— Start of Page —
Kead Wikead – Zimbabwe’s hottest club DJ





Article By Yvonne Mateko 

Having been nominated for the Zim Hip Hop Awards, Kead Wikead went on to win the coveted Best Club DJ of 2017, at a ceremony held in Bulawayo early December. Though the young maverick has been in the game since 2003, this was his first national accolade and according to his future projections not in the least, his last. If you haven’t heard of him yet, then you haven’t been living your best club life. But lucky for you, I sat down with the young star and this is what he had to say...

When did you start DJing and what or who were your early passions and influences?

I actually started out as a dancer, so music has always been part of me from as early as 1995, but I jammed my first gig in 2003. My brothers collected music so I was always enthralled by the likes of Oskido and Tim Westwood.

How did it feel when you heard you were nominated, and then went on to win the award?

It was surreal at first but as it began to sink in, I came to the realisation that, this was the recognition that every artist hopes to receive for their craft and finally it was my turn. I believed I was going to win and when it actually happened; it was the best feeling ever.

How would you describe your set? Do you play a certain genre of music and stick to it?

Some people think music is just music but I see it as an instrument to influence people’s emotions! My set is comprised of a variety of tracks but there has to be a relationship between the genres, so that when transitioning it is always flawless.

What do you personally consider to be the incisive moments in your artistic career?

There have been many but each of them has made me the DJ that I am today. My career was and is built on such moments, I think I am still growing and honing my craft and naming each one would take more than a day, lol.

What are your main challenges as a DJ? What is it about it, compared to making your own music that appeal to you most?

In regards to challenges it would definitely be getting the right equipment, its expensive and not easily available in our country. It’s funny you asked me to compare it to making music...I actually do make music; I have a few tracks out. Come to think of it the two are exactly the same for me because I produce music the same way I DJ. It’s more about what I am feeling at that particular moment.
— End of Page —
— Start of Data lines —
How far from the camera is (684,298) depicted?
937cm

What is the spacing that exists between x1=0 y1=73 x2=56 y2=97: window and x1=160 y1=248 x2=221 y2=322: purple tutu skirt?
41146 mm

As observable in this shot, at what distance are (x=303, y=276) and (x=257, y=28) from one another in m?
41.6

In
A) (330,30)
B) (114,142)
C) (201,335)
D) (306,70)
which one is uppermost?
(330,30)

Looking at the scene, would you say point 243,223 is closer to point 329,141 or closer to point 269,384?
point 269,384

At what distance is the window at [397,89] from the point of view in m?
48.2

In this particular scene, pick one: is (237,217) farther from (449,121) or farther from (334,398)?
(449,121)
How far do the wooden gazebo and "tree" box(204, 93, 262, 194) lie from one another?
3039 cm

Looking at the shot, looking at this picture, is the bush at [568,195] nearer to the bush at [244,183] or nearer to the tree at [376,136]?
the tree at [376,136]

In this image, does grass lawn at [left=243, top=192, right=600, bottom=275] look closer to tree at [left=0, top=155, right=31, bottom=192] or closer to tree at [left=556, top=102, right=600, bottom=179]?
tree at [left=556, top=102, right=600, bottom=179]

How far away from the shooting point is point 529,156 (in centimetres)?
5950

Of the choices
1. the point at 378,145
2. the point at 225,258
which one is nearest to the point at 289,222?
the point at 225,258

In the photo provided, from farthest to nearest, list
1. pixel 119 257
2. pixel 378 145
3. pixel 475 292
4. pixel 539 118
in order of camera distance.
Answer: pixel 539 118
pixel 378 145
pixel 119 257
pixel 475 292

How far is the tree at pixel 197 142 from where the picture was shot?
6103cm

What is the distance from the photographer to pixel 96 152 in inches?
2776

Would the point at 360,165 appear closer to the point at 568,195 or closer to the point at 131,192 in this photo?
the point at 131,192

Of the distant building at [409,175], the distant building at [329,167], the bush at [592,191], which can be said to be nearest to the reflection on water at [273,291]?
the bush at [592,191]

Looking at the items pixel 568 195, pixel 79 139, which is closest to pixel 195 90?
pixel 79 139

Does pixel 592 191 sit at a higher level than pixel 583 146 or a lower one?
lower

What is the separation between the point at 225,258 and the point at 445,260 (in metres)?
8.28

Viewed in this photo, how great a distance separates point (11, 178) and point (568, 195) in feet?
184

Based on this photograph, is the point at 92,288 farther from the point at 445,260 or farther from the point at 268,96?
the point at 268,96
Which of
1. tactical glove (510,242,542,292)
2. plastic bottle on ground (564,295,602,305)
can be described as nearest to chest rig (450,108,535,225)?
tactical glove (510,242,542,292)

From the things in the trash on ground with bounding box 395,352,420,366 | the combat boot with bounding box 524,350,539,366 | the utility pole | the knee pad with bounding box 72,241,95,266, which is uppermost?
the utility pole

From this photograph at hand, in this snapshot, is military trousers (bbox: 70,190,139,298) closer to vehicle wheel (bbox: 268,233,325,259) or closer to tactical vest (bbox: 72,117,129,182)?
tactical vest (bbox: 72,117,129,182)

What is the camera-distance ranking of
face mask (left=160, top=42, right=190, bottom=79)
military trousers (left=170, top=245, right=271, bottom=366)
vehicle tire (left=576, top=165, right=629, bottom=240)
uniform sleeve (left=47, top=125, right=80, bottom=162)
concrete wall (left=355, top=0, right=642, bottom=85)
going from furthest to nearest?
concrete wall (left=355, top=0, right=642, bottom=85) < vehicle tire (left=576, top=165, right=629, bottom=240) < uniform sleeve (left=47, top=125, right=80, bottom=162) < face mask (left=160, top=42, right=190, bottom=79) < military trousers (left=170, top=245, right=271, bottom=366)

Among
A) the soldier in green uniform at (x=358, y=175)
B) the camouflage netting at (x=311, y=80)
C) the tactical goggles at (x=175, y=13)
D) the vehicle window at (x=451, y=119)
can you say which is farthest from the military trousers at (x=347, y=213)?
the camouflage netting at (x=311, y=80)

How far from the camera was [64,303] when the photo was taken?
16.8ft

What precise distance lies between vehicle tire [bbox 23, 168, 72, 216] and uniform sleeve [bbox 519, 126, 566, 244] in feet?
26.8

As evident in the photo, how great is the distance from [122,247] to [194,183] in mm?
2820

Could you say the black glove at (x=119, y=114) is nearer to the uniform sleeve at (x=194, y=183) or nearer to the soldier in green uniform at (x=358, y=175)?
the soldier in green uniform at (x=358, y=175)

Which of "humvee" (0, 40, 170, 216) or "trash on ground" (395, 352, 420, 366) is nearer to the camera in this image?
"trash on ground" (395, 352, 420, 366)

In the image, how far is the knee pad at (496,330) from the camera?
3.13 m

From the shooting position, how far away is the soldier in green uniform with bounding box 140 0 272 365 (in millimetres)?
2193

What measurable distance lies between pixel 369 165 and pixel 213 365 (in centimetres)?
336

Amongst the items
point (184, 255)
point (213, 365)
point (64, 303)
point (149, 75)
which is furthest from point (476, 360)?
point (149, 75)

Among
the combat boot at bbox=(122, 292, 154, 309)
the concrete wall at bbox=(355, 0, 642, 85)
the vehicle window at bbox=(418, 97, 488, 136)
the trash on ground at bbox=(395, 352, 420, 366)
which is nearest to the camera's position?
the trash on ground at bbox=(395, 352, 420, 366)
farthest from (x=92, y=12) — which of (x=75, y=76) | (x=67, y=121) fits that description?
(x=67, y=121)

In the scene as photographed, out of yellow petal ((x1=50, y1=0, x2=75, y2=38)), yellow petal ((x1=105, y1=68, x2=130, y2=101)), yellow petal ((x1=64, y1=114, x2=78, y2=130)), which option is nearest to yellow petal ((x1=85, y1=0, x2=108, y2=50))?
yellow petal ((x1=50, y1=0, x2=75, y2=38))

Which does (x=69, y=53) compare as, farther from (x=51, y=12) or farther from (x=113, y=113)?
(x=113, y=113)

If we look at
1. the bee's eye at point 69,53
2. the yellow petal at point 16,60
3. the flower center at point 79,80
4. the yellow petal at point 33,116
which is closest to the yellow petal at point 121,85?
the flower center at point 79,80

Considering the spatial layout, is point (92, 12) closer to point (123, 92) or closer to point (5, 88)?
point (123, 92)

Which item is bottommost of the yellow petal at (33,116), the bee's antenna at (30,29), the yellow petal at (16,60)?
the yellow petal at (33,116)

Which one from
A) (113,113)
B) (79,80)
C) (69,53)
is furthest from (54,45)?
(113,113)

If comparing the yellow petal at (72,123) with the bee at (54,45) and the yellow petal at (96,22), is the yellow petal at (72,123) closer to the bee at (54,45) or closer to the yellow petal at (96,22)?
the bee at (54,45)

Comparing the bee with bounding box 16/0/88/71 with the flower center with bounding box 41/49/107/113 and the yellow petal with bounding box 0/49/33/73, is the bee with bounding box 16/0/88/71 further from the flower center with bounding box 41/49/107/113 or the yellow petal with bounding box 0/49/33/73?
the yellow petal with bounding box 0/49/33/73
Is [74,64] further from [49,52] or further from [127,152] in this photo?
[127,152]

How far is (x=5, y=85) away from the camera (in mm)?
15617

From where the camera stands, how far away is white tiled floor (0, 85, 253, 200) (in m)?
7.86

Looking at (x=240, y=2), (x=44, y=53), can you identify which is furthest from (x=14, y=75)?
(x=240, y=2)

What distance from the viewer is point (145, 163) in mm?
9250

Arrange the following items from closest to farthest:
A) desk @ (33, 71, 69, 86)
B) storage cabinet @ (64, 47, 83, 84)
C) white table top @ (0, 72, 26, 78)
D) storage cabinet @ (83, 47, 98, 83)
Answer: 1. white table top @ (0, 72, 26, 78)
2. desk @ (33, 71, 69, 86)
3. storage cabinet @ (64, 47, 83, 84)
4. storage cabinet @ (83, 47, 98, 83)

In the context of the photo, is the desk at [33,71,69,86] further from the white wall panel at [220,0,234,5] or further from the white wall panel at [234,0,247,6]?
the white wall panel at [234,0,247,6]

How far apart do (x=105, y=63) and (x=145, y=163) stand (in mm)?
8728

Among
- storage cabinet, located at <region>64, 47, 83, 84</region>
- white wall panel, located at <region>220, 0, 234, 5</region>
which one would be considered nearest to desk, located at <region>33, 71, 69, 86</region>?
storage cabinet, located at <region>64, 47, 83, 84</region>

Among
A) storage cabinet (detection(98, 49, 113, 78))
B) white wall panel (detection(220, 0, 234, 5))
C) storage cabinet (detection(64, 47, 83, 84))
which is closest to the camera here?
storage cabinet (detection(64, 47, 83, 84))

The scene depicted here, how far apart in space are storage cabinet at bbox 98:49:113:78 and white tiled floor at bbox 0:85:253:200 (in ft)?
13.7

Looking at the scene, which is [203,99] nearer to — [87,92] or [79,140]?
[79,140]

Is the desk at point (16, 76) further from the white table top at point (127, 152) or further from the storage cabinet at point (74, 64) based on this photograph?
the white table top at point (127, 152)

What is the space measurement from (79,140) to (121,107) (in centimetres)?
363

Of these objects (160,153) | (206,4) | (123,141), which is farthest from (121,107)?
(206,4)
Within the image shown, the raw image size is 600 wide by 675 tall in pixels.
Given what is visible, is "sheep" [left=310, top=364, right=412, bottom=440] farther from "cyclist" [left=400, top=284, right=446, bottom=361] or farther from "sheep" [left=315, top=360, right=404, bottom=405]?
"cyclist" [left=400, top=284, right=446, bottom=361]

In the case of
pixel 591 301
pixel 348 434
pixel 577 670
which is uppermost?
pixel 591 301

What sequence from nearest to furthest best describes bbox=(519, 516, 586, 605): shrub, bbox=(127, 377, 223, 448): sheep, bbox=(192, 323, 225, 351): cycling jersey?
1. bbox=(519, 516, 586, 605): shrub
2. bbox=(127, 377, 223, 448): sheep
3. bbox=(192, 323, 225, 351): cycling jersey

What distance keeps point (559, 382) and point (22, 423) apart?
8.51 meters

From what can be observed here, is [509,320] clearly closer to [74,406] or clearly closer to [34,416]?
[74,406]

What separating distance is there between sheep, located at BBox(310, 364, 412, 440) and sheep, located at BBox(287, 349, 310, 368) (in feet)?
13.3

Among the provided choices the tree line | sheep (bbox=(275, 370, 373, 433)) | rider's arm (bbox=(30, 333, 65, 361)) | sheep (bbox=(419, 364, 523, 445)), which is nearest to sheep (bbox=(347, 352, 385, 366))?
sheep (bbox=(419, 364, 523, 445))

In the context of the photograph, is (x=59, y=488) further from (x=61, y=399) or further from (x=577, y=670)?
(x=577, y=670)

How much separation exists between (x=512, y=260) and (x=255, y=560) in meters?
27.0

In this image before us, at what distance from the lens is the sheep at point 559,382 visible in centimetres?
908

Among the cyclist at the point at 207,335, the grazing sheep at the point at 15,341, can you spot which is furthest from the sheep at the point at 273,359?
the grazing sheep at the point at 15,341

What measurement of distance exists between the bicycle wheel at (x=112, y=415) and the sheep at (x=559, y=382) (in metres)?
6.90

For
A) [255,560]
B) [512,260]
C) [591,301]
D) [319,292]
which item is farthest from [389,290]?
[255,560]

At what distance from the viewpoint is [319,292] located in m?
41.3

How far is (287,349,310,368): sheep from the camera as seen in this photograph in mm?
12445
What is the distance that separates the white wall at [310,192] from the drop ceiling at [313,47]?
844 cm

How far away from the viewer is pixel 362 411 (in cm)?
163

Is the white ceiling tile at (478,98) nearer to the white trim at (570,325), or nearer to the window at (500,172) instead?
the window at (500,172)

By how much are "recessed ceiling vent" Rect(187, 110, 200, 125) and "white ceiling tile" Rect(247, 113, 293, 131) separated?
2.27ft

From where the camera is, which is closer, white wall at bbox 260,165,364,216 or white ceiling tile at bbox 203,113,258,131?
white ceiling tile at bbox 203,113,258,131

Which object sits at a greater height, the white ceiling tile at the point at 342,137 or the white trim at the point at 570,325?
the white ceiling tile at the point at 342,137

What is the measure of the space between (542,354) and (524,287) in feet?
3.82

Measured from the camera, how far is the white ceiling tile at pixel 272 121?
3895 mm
— End of Data lines —
#### Stated task 1:
Please copy the Kead Wikead interview word for word, starting at "It was surreal" and ending at "best feeling ever.".
#### Stated task 2:
Summarize the Kead Wikead interview in two sentences.
#### Stated task 3:
List every distinct year mentioned in the Kead Wikead interview.
Work only from the Kead Wikead interview.

#### Task response 1:
It was surreal at first but as it began to sink in, I came to the realisation that, this was the recognition that every artist hopes to receive for their craft and finally it was my turn. I believed I was going to win and when it actually happened; it was the best feeling ever.

#### Task response 2:
Kead Wikead, who has been DJing since 2003, won Best Club DJ of 2017 at the Zim Hip Hop Awards in Bulawayo, his first national accolade. He says he started out as a dancer, builds his sets from related genres so his transitions are flawless, and finds his main challenge in getting equipment, which is expensive and not easily available in his country.

#### Task response 3:
1995, 2003, 2017